[Document excerpt]
* start *

Thursday, 15 June 2017

'Tips, Tools & Technology for Efficient Farming' - Workshop Series

Do you want to improve the nutrient and irrigation management on your farm but are not sure where to start? Come along to a free 'Tips, Tools & Technology for Efficient Farming' workshop jointly hosted by Lindsay NZ, Agri Optics New Zealand Ltd and Irricon Resource Solutions.

Over the course of the workshop we'll cover off a range of topics from nutrient management, irrigation management and hardware, precision agriculture and how these all tie in with farm environment plans for efficient farming.

Please use this link to register - Register me for a workshop please!

We look forward to seeing you there

Tuesday, 9 May 2017

EM and high salinity soils:

As mentioned before in previous blogs, an EM survey measures the soil's electrical conductivity. The soil reading responds primarily to soil texture changes where clay gives a higher reading than silt, which in turn gives a higher reading than sand and, in cases where salinity levels are elevated, it shows up very strongly with values far higher than expected (salinity issues are a rare occurrence, but it is worth mentioning, hence the blog!).

* end *

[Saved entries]

* start *

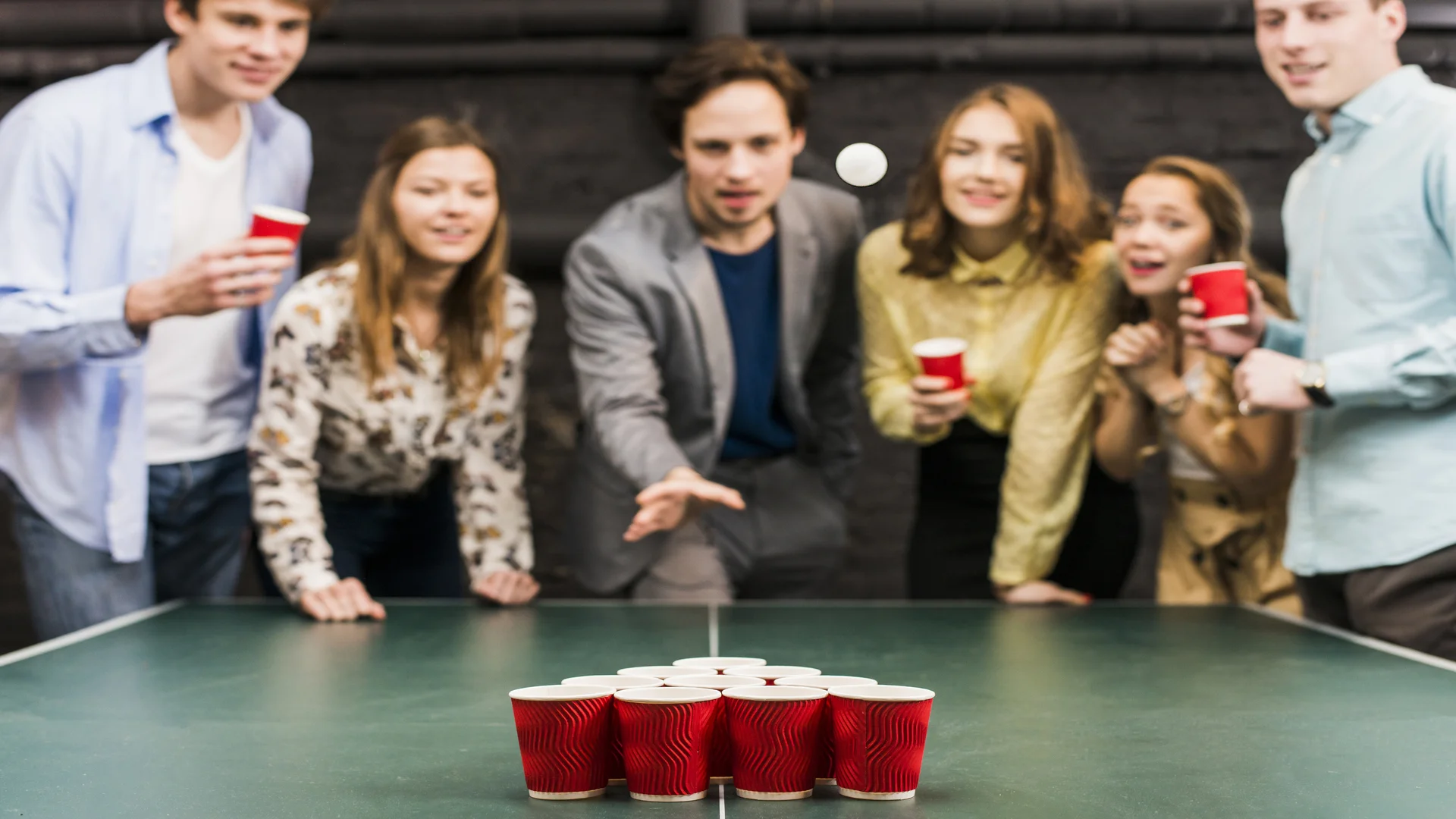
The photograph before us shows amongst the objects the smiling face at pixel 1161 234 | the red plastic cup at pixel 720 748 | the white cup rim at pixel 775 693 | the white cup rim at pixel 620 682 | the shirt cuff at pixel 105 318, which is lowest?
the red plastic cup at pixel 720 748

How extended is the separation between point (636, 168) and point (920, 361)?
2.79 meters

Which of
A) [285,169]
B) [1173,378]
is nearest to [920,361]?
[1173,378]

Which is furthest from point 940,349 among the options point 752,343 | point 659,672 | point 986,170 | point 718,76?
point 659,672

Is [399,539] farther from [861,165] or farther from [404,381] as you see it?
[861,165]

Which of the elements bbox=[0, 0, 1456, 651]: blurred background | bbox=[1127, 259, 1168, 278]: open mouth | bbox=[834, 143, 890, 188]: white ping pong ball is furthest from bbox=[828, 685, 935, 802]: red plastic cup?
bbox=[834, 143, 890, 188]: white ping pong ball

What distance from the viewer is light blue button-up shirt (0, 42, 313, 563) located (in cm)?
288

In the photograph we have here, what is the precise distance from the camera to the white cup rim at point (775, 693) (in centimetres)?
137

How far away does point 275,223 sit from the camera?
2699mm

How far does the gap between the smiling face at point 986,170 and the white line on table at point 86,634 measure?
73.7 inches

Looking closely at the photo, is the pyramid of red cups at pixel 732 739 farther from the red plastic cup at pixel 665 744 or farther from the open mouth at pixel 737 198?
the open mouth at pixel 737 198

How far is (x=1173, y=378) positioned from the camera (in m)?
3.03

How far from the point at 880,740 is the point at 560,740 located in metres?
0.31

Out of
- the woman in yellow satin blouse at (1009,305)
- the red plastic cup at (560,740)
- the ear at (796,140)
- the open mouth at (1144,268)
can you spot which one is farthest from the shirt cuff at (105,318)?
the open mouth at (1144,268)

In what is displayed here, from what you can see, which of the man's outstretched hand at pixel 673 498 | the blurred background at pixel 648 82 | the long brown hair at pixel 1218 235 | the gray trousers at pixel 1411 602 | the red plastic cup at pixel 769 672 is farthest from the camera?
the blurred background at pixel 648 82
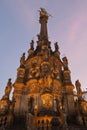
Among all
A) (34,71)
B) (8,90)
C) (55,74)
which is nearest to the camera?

* end *

[Set exercise 1] Reproduce the farming blog word for word, starting at the words "Please use this" and ending after the words "hence the blog!).".
[Set exercise 2] Continue the farming blog from its last sentence.
The records can be left aside for this work.

[Output 1]
Please use this link to register - Register me for a workshop please!

We look forward to seeing you there

Tuesday, 9 May 2017

EM and high salinity soils:

As mentioned before in previous blogs, an EM survey measures the soil's electrical conductivity. The soil reading responds primarily to soil texture changes where clay gives a higher reading than silt, which in turn gives a higher reading than sand and, in cases where salinity levels are elevated, it shows up very strongly with values far higher than expected (salinity issues are a rare occurrence, but it is worth mentioning, hence the blog!).

[Output 2]
Salinity has a huge influence on the sensor's readings, for example in an area where there are no salinity issues we can see EM readings in the deeper soil profile that are anywhere from 10 to in excess of 50 mS/m (the individual survey range can vary more or less). However when salinity is present in the soil, the profile the readings can be anywhere from 80 - 650 mS/m (EM units of measure) in the top 125cm of the soil profile.

In extreme cases there are also visible signs in the crop itself, where salt crystals can be seen on the plants as well as showing areas of very poor growth compared to areas with lower or no salt issues.

Picture: 1 - Salt crystals are visible on the plants.

Picture: 2 - Patches of poorer grass can be seen in areas of very high salinity. Initially it may appear that these very high readings (80-650 mS/m) totally mask the EM results (normal range maybe 10-50 mS/m) however, work we have done indicates the saline levels are still relative to the soil texture and drainage.

Picture3 - EM readings over 500 mS/m, with clay at 20cm and grey clay from 30cm in the soil profile. In areas of poor drainage we often see very high readings as the salt is unable to drain away. Background plant growth looks stressed and in a poor condition.

Picture: 4 - EM readings in the 80s indicate sandy soils that are freer draining. The reason for this, in a  high salinity scenario, is that more of the salt has managed to drain away over time so the readings are far lower (but still elevated) than a clay based profile. As can be seen background plant growth looks far greener.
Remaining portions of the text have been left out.